Part of a data file
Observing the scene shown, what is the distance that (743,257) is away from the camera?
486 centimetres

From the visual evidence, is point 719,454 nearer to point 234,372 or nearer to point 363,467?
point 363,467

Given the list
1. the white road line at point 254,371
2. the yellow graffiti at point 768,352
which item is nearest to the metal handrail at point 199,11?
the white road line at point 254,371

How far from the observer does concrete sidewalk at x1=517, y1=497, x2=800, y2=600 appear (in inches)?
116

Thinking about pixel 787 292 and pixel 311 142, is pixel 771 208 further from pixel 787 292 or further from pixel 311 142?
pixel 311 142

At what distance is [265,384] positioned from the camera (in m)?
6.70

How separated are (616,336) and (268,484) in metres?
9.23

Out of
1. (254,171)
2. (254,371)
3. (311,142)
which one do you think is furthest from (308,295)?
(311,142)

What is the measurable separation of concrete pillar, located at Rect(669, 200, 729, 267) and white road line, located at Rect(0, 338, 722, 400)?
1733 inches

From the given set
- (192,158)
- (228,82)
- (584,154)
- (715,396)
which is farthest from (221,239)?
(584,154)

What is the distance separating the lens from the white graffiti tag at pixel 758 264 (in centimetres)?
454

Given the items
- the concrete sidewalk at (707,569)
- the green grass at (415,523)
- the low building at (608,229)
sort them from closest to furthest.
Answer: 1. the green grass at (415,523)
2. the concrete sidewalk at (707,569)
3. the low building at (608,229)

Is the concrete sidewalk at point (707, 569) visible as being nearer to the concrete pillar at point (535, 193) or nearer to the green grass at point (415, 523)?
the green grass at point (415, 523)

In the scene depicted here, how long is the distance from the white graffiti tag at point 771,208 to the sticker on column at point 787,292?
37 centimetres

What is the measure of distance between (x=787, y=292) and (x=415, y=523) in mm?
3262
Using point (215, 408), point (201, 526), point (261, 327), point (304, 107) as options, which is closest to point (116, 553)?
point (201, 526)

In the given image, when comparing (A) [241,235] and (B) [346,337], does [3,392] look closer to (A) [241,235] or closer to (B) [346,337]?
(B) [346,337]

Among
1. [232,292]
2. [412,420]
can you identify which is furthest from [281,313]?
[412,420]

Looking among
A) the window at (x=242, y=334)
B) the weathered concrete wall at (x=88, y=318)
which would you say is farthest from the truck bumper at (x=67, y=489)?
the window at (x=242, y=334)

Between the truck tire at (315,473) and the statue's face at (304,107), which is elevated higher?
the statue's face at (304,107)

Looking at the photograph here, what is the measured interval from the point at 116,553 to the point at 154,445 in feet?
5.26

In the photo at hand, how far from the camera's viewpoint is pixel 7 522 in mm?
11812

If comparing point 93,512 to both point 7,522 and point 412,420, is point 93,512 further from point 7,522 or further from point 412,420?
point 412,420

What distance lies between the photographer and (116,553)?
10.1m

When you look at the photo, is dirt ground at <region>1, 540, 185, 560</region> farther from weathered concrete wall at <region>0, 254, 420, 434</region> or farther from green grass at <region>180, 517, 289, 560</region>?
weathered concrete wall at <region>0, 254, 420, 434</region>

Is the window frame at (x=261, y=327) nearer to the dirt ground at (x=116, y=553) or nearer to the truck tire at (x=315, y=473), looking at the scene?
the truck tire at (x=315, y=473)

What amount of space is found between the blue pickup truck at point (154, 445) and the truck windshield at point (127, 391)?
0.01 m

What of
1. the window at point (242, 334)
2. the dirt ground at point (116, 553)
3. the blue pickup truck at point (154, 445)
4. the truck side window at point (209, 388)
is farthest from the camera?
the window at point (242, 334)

▶ [Problem to work on]:
Return all the data exactly as given.

▶ [Complete response]:
Observing the scene shown, what is the distance that (743,257) is away from the camera?
486 centimetres

From the visual evidence, is point 719,454 nearer to point 234,372 or nearer to point 363,467?
point 363,467

Given the list
1. the white road line at point 254,371
2. the yellow graffiti at point 768,352
which item is nearest to the metal handrail at point 199,11?
the white road line at point 254,371

How far from the observer does concrete sidewalk at x1=517, y1=497, x2=800, y2=600 appear (in inches)?
116

Thinking about pixel 787 292 and pixel 311 142, is pixel 771 208 further from pixel 787 292 or further from pixel 311 142?
pixel 311 142

At what distance is [265,384] positioned from the camera (in m)?
6.70

How separated are (616,336) and (268,484) in metres?
9.23

Out of
1. (254,171)
2. (254,371)
3. (311,142)
which one do you think is furthest from (308,295)?
(311,142)

What is the measurable separation of concrete pillar, located at Rect(669, 200, 729, 267) and white road line, located at Rect(0, 338, 722, 400)?
1733 inches

From the given set
- (192,158)
- (228,82)
- (584,154)
- (715,396)
which is farthest from (221,239)?
(584,154)

What is the distance separating the lens from the white graffiti tag at pixel 758 264 (in centimetres)?
454

Given the items
- the concrete sidewalk at (707,569)
- the green grass at (415,523)
- the low building at (608,229)
sort them from closest to furthest.
Answer: 1. the green grass at (415,523)
2. the concrete sidewalk at (707,569)
3. the low building at (608,229)

Is the concrete sidewalk at point (707, 569) visible as being nearer to the concrete pillar at point (535, 193) or nearer to the green grass at point (415, 523)?
the green grass at point (415, 523)

In the scene depicted here, how long is the distance from the white graffiti tag at point 771,208 to the sticker on column at point 787,292?
37 centimetres

What is the measure of distance between (x=787, y=292) and (x=415, y=523) in mm?
3262
Using point (215, 408), point (201, 526), point (261, 327), point (304, 107) as options, which is closest to point (116, 553)?
point (201, 526)

In the given image, when comparing (A) [241,235] and (B) [346,337], does [3,392] look closer to (A) [241,235] or closer to (B) [346,337]?
(B) [346,337]

Among
1. [232,292]
2. [412,420]
can you identify which is furthest from [281,313]?
[412,420]

Looking among
A) the window at (x=242, y=334)
B) the weathered concrete wall at (x=88, y=318)
which would you say is farthest from the truck bumper at (x=67, y=489)?
the window at (x=242, y=334)

Between the truck tire at (315,473) and the statue's face at (304,107), which is elevated higher?
the statue's face at (304,107)

Looking at the photograph here, what is the measured interval from the point at 116,553 to the point at 154,445 in feet?
5.26

In the photo at hand, how far from the camera's viewpoint is pixel 7 522 in mm?
11812

If comparing point 93,512 to both point 7,522 and point 412,420, is point 93,512 further from point 7,522 or further from point 412,420?
point 412,420

What distance lies between the photographer and (116,553)?
10.1m

When you look at the photo, is dirt ground at <region>1, 540, 185, 560</region> farther from weathered concrete wall at <region>0, 254, 420, 434</region> or farther from green grass at <region>180, 517, 289, 560</region>?
weathered concrete wall at <region>0, 254, 420, 434</region>

Is the window frame at (x=261, y=327) nearer to the dirt ground at (x=116, y=553) or nearer to the truck tire at (x=315, y=473), looking at the scene?
the truck tire at (x=315, y=473)

What amount of space is found between the blue pickup truck at point (154, 445) and the truck windshield at point (127, 391)?
0.01 m

What of
1. the window at point (242, 334)
2. the dirt ground at point (116, 553)
3. the blue pickup truck at point (154, 445)
4. the truck side window at point (209, 388)
is farthest from the camera?
the window at point (242, 334)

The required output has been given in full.